O Rio Grande do Sul soma 38 mil hectares autorizados para o plantio de soja fora da janela prevista pelo calendário oficial da safra 2025/2026. O prazo para que os produtores solicitassem e realizassem a semeadura tardia junto à Secretaria da Agricultura, Pecuária, Produção Sustentável e Irrigação (Seapi) terminou em 15 de fevereiro.

O calendário definido pelo Ministério da Agricultura e Pecuária estabeleceu o período de 1º de outubro de 2025 a 28 de janeiro de 2026 para a semeadura da oleaginosa, conforme as diretrizes do Programa Nacional de Controle da Ferrugem Asiática da Soja. Fora desse intervalo, o plantio depende de autorização específica do órgão estadual.

De acordo com a chefe da Divisão de Defesa Sanitária Vegetal da Seapi, Deise Feltes Riffel, a ampliação das solicitações está diretamente ligada às condições climáticas da última safra e ao encadeamento das culturas. “O período de chuva durante a cultura do milho fez com que o ciclo alongasse, atrasando o plantio da soja, que ocorre logo após a colheita do milho na mesma área”, afirma.

Os 38 mil hectares autorizados estão distribuídos em 78 municípios, com maior concentração nas regiões Noroeste e das Missões. Ao todo, foram 264 pedidos de semeadura fora do calendário, número significativamente superior ao registrado na safra 2024/2025, quando apenas oito solicitações foram protocoladas.

Foto: Divulgação/OPR

A variação no tamanho das áreas chama atenção. A menor autorização concedida foi de 0,8 hectare, enquanto a maior alcança quase 9 mil hectares, evidenciando que tanto pequenos quanto grandes produtores recorreram à flexibilização.

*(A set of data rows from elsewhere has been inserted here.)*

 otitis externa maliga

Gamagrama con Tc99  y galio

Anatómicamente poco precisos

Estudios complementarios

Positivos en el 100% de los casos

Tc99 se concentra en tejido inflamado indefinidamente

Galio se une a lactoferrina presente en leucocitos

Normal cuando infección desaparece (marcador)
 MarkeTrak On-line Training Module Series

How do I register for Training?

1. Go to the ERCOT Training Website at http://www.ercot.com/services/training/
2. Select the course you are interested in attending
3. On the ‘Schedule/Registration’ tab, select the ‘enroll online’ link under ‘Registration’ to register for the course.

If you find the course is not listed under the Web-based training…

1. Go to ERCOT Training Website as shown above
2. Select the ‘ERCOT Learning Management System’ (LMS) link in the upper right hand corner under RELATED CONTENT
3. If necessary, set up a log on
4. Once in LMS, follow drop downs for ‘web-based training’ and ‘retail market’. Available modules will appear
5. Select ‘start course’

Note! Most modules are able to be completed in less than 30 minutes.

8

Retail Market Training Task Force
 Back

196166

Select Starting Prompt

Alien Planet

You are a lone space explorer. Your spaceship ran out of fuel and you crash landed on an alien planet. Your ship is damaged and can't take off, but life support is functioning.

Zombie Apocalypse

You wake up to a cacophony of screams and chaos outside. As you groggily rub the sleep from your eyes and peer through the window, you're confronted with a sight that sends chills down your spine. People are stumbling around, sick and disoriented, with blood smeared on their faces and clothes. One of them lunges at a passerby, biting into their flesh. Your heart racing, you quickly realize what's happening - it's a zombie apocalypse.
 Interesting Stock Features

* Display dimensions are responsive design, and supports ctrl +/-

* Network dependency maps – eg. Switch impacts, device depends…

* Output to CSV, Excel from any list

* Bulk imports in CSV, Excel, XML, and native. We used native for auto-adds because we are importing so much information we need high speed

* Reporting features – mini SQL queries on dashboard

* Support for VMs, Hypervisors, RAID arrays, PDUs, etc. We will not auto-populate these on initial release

Apesar da autorização excepcional, o plantio fora da janela sanitária amplia o risco fitossanitário, especialmente em relação à ferrugem asiática, principal doença da cultura. “Os produtores precisam estar atentos e realizar os tratamentos da ferrugem asiática, pois a semeadura fora do calendário oficial é um fator de risco para o surgimento dessa praga, aumentando os custos”, alerta Deise.

Segundo a Seapi, o monitoramento das áreas autorizadas será intensificado, com foco na contenção de focos da doença e no cumprimento das medidas de manejo recomendadas.